(Zu erledigende Aufgaben):
A - Gib den Absatz der Quelle, der mit „Ich hatte mal auch welche“ beginnt, kürzer wieder und behalte seine wichtigsten Angaben bei.
B - Beantworte anhand der Quelle die folgenden Fragen:
(i) Woran lassen sich Kaulquappen laut Teichfutzi ziemlich sicher erkennen?
(ii) Was will uHu tun, wenn es zu viele Jungtiere werden?
(iii) Was braucht man laut canis, um einheimische Tiere aussetzen zu dürfen?
C - Führe die Quelle, den Forumsthread „Fische oder Kaulquappen?“, nach ihrem letzten Satz fort.

(Quelle):
• • •

# Fische oder Kaulquappen?



## uHu (8. Juni 2008)

Hi,
ich wollte mal fragen od diese kleinen Tiere Quappen ober kleine Goldies sind.


----------



## Ulumulu (8. Juni 2008)

*AW: Fische oder Kaulquappen?*

Hallo

Sieht stark nach Fischlarven aus.
Wenn es Goldfische sind dann werden es schon ein paar sein 
Herzlichen Glückwunsch  

Ich hatte mal auch welche, erst sah ich nur ein paar am Ufer aber als sie dann größer waren und nicht mehr von den großen gefressen werden konnte sah man erstmal wie viele es doch waren.
Bestimmt 60 oder mehr. 
Und die Wachsen schnell


----------



## Teichfutzi (8. Juni 2008)

*AW: Fische oder Kaulquappen?*

Kaulquappen sind viel dicker, niemals so schlank wie die. Daran erkennt man das ziemlich sicher.


----------



## uHu (8. Juni 2008)

*AW: Fische oder Kaulquappen?*

juhuu ich bekomme nachwuchs^^
thx


----------



## Teichfutzi (8. Juni 2008)

*AW: Fische oder Kaulquappen?*

 Ob du dich wohl immernoch so freust, wenn die alle ausgewachsen sind?
Naja ich wünsche dir viel Freude mit "deinem" Nachwuchs.
Mir geht es genauso mit meinen Stichlingen, ich sehe jetzt immer ein paar Stichlingsjunge, und überlege lieber garnicht erst, wie das ist, wenn alle ausgewachsen sind.
__ Stichlinge darf man doch in Gewässern auswildern, wo die normal auch vorkommen, oder?

Schöne Steine hast du


----------



## uHu (8. Juni 2008)

*AW: Fische oder Kaulquappen?*



			
				Teichfutzi schrieb:
			
		

> Ob du dich wohl immernoch so freust, wenn die alle ausgewachsen sind?
> Naja mal schaun. Wenn es zu viele werden kann ich sie einem freund von mir geben der will welche haben ;-)
> 
> Schöne Steine hast du
> Danke!^^



Zu den Stichlingen: sry da kenn ich mich nicht so aus aber da kann google bestimmt helfen^^


----------



## Wuzzel (8. Juni 2008)

*AW: Fische oder Kaulquappen?*

Du darfst generell KEINE Tiere auswildern ! 
und das ist auch gut, das das so geregelt ist. 

Liebe Grüße Wolf


----------



## canis (8. Juni 2008)

*AW: Fische oder Kaulquappen?*

hallo

erstmal schliesse ich mich meinen vorrednern an, diese tiere sind eindeutig junge fishce und keinesfalls kaulquappen. 

Wolf hat übrigens recht mit der aussage, dass man keine tiere auswildern darf. auch einheimische tiere dürfen in keinem fall ohne bewilligung der zuständigen behörde ausgetzt werden. 

LG
David


----------



## Doris (9. Juni 2008)

*AW: Fische oder Kaulquappen?*

Hallo
Hast du vielleicht auch __ Moderlieschen bei dir im Teich?

• • •

(Gespeicherte Zeilen):
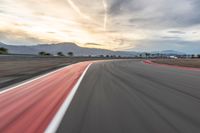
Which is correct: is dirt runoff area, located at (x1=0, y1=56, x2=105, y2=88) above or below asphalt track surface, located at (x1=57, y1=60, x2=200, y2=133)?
below

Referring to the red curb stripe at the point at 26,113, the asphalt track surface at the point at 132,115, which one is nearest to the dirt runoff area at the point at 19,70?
the red curb stripe at the point at 26,113

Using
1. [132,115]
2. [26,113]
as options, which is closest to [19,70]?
[26,113]

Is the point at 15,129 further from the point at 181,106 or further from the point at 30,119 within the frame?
the point at 181,106

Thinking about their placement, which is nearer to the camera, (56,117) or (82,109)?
(56,117)

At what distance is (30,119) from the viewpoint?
6.36 m

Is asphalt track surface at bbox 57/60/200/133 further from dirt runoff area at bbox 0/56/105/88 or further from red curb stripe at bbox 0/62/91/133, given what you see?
dirt runoff area at bbox 0/56/105/88

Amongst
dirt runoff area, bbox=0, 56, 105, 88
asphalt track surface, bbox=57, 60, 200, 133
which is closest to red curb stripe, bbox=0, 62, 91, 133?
asphalt track surface, bbox=57, 60, 200, 133

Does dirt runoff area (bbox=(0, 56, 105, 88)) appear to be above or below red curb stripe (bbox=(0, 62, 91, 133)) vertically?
below

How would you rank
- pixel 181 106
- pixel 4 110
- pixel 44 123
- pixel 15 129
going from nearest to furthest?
pixel 15 129
pixel 44 123
pixel 4 110
pixel 181 106

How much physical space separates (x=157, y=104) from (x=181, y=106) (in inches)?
25.9

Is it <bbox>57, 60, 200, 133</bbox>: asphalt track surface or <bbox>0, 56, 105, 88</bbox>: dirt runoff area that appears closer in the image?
<bbox>57, 60, 200, 133</bbox>: asphalt track surface

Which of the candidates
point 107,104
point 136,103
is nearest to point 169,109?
point 136,103

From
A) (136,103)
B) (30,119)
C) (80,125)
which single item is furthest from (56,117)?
(136,103)

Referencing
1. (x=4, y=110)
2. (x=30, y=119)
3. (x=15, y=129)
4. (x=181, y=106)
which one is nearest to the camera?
(x=15, y=129)
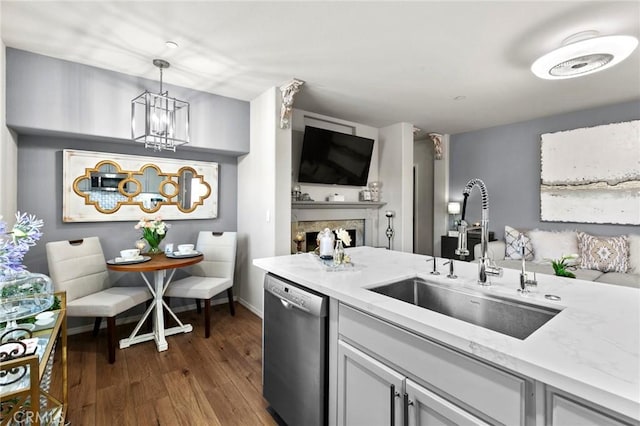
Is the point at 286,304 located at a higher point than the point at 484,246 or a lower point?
lower

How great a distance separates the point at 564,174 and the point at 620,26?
2.38 meters

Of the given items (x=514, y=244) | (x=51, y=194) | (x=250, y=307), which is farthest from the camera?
(x=514, y=244)

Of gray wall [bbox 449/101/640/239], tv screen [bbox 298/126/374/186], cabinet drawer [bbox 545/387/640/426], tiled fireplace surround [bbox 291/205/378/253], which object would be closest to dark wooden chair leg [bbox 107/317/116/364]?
tiled fireplace surround [bbox 291/205/378/253]

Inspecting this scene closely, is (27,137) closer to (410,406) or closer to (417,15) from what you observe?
(417,15)

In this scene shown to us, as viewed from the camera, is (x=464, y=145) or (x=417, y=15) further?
(x=464, y=145)

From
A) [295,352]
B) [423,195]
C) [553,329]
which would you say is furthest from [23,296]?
[423,195]

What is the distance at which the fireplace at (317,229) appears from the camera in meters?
4.03

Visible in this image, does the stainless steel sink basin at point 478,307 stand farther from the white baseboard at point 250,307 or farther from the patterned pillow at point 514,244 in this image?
the patterned pillow at point 514,244

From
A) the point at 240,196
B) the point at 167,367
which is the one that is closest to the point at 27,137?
the point at 240,196

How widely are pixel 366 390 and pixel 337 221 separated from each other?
3296mm

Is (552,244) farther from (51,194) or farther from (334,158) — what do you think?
(51,194)

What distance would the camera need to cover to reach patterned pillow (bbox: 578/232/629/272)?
11.1ft

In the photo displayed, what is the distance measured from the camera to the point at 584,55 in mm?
Result: 2174

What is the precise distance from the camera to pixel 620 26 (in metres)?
2.17
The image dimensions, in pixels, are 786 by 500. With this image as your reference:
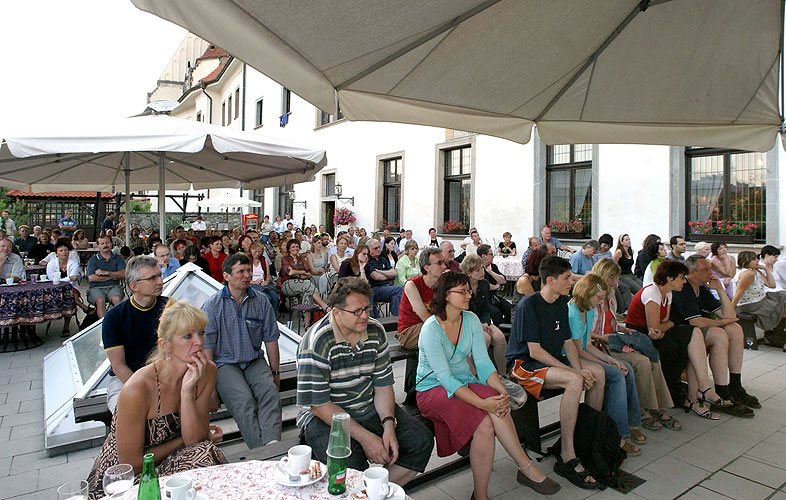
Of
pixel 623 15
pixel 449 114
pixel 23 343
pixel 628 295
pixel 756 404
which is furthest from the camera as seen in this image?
pixel 628 295

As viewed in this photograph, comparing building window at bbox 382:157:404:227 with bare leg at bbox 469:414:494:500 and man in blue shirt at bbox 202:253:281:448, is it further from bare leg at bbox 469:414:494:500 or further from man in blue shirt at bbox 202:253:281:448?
bare leg at bbox 469:414:494:500

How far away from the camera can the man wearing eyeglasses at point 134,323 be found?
332 cm

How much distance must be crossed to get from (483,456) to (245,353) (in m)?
1.81

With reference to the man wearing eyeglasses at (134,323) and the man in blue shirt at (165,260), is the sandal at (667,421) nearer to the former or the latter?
the man wearing eyeglasses at (134,323)

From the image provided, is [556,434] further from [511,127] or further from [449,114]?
[449,114]

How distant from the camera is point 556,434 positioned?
4270 millimetres

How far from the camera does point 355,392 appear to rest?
9.52 ft

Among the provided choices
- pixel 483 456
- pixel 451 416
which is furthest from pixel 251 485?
pixel 483 456

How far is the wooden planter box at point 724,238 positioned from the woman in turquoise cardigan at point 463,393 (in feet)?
28.6

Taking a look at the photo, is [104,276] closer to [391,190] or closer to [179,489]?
[179,489]

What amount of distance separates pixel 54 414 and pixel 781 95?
19.9 ft

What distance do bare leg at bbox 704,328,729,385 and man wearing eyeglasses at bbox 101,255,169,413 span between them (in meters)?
4.95

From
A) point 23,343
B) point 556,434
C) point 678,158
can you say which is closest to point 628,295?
point 678,158

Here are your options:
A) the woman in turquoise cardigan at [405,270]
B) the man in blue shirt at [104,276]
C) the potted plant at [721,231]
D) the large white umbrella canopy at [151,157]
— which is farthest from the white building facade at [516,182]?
the man in blue shirt at [104,276]
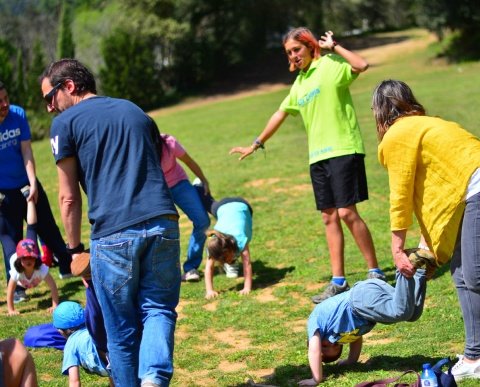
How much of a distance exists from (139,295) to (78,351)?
3.34 feet

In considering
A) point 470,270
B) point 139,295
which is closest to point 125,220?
point 139,295

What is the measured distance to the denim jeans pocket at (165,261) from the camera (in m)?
4.35

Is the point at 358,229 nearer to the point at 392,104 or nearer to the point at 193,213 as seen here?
the point at 193,213

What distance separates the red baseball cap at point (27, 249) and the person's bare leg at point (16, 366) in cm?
372

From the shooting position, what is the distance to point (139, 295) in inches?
175

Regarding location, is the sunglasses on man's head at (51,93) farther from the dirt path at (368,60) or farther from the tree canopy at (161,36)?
the dirt path at (368,60)

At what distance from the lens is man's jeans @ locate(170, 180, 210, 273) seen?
8.47 m

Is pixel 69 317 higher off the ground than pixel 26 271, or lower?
higher

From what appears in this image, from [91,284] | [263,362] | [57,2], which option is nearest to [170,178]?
[263,362]

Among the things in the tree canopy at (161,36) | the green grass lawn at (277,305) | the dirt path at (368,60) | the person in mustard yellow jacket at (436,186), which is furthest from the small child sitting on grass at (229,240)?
the dirt path at (368,60)

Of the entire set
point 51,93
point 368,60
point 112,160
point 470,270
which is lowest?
point 368,60

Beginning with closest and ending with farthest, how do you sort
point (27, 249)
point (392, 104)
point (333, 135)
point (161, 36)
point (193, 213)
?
1. point (392, 104)
2. point (333, 135)
3. point (27, 249)
4. point (193, 213)
5. point (161, 36)

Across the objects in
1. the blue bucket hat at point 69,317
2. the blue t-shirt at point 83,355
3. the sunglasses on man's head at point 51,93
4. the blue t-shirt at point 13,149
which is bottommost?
the blue t-shirt at point 83,355

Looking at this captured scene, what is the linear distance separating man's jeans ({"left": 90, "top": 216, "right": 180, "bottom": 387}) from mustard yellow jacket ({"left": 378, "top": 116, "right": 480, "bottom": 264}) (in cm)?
131
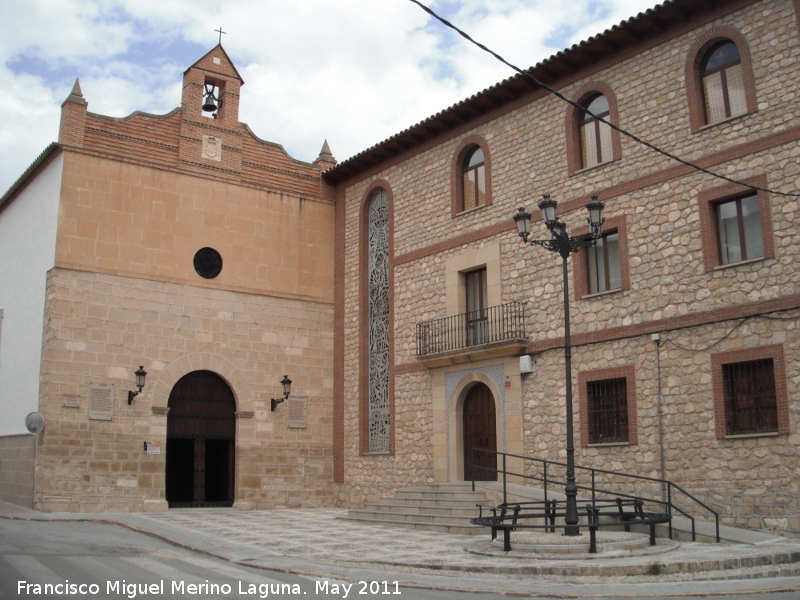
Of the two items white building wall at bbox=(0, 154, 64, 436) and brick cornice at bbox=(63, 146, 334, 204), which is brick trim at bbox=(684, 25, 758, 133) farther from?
white building wall at bbox=(0, 154, 64, 436)

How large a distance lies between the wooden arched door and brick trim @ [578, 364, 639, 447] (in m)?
2.44

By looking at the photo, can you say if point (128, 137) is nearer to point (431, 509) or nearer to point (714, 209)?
point (431, 509)

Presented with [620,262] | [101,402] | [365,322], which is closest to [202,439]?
[101,402]

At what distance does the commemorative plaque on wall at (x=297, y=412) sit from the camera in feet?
69.5

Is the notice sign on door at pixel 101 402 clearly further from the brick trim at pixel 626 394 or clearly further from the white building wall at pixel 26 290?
the brick trim at pixel 626 394

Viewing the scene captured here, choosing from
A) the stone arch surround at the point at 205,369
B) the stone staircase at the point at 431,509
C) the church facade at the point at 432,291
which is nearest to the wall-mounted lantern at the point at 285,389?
the church facade at the point at 432,291

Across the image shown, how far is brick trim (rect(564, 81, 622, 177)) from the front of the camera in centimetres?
1611

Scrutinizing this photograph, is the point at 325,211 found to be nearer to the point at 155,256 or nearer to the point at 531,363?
the point at 155,256

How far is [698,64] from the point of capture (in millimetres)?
14914

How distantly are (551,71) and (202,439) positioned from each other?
1163cm

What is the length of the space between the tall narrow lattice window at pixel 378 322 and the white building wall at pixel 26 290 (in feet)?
25.2

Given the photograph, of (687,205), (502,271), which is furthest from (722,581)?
(502,271)

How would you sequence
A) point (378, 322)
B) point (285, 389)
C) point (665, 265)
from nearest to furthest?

• • •

(Lösungen):
A - Zuerst waren nur ein paar Jungtiere am Ufer zu sehen. Erst als sie zu groß waren, um noch von den Großen gefressen zu werden, zeigte sich ihre Zahl: bestimmt 60 oder mehr. Sie wachsen schnell.

B -
(i) Kaulquappen sind viel dicker und niemals so schlank wie diese Tiere.
(ii> Er will sie einem Freund geben, der welche haben will.
(iii) Eine Bewilligung der zuständigen Behörde.

C -
Dann würde ich nämlich eher auf Moderlieschennachwuchs tippen. *UNSERE* Goldfischbabys sehen nämlich ganz anders aus​


----------



## Findling (9. Juni 2008)

*AW: Fische oder Kaulquappen?*

Hallo Benjamin,



			
				Teichfutzi schrieb:
			
		

> :
> __ Stichlinge darf man doch in Gewässern auswildern, wo die normal auch vorkommen, oder?
> 
> Nein - darf man auf keinen Fall.    Besatzmaßnahmen (und das ist jedes Einsetzen von Tieren, die nicht durch Angler unmittelbar zuvor in dem Gewässer geangelt wurden und wegen "Untermaß" wieder zurückgesetzt werden müssen) ist grundsätzlich nur durch den Gewässereigentümer bzw. Pächter erlaubt. Allerdings benötigt auch dieser zu jeder einzelnen Besatzmaßnahme eine Genehmigung der zuständigen Behörden.
> ...


----------



## Frettchenfreund (9. Juni 2008)

*AW: Fische oder Kaulquappen?*

Hallo zusammen!

Hallo uHu ........... oderwieistdeinrichtigername?

Also:

Das sind Fische


Und zu dem Auswildern ist ja schon alles geschrieben worden.

@ Doris

Moderlieschen?  .......... 

Der uHu ist ja nicht im Club.


----------



## Teichfutzi (9. Juni 2008)

*AW: Fische oder Kaulquappen?*

hm... ich habe 5 __ Stichlinge gefangen und wenn es mir ein Gesetz verbietet, die gleiche Anzahl wieder auszuwildern, dann hat das einer ohne Hirn gemacht...
Oder kann mir einer Erklären, warum das falsch sein könnte auch nur die gleiche Anzahl an der gleichen Stelle auszuwildern?
Aber: Ich hab nicht vor die auszuwildern, zur not kauf ich mir einen __ Gründling, das hilft doch, oder?


----------



## Frettchenfreund (9. Juni 2008)

*AW: Fische oder Kaulquappen?*

Hallo Benjamin



			
				Teichfutzi schrieb:
			
		

> hm... ich habe 5 Stichlinge gefangen und wenn es mir ein Gesetz verbietet, die gleiche Anzahl wieder auszuwildern, dann hat das einer ohne Hirn gemacht...?



Ohne Hirn?  Nee, diese Leute machen sich bestimmt darüber Gedanken.



			
				Teichfutzi schrieb:
			
		

> Oder kann mir einer Erklären, warum das falsch sein könnte auch nur die gleiche Anzahl an der gleichen Stelle auszuwildern?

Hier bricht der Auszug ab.